If you want to have the Enterprise versions( which aren't required), you just need 1 each of Nomad, Consul, Vault. Considering many people use Vault with Kubernetes anyway(due to the joke that is Kubernetes "secrets"), and Consul provides some very nice features and is quite popular itself, that's okay IMHO. Unix philosophy and all.



This is just false. I've run Vault in an Enterprise and unless something has changed in the last 12 months, Hashicorp's recommendation for Vaul has been 1 Consul cluster for Vault's data store, and 1 for it's (and other application's) service discovery.

Sure Kubernetes's secrets is a joke by default, it's easily substituted by something that one actually considers a secret store.


https://www.vaultproject.io/docs/configuration/storage/raft

It's new but I think is quickly becoming preferred. I found trying to setup nomad/consul/vault as described on the hashi docs creates some circular dependencies tbh (e.g. the steps to setup nomad reference a consul setup, the steps for vault mention nomad integration, but there's no clear path outside the dev server examples of getting there without reading ALL the docs/references).
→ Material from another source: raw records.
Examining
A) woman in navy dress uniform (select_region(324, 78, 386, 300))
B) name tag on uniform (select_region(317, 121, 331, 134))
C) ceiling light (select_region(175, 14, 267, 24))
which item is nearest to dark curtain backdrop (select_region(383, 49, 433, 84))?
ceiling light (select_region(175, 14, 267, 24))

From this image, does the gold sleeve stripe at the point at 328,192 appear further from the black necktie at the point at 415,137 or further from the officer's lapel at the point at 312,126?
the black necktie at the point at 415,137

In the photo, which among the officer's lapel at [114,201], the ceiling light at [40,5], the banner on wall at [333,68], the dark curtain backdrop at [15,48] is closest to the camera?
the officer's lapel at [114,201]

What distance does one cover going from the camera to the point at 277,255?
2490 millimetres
There's little good docs in the way of bootstrapping everything 1 shot from scratch in the way most Kubernetes bootstrapping tools do.

Setting up an HA Vault/Consul/Nomad setup from scratch isn't crazy, but I'd say it's comparable level to bootstrapping k8s in many ways.


Cool, so that's certainly new. But even then, you're dealing with the Raft protocol. The different is it's built into Nomad compared to Kubernetes where it's a separate service. I just don't see Nomad and Co being that much easier to run, if at all.

I think Nomad's biggest selling point is that it can run more than just containers. I'm still not convince that's it's much better. At best it's equal.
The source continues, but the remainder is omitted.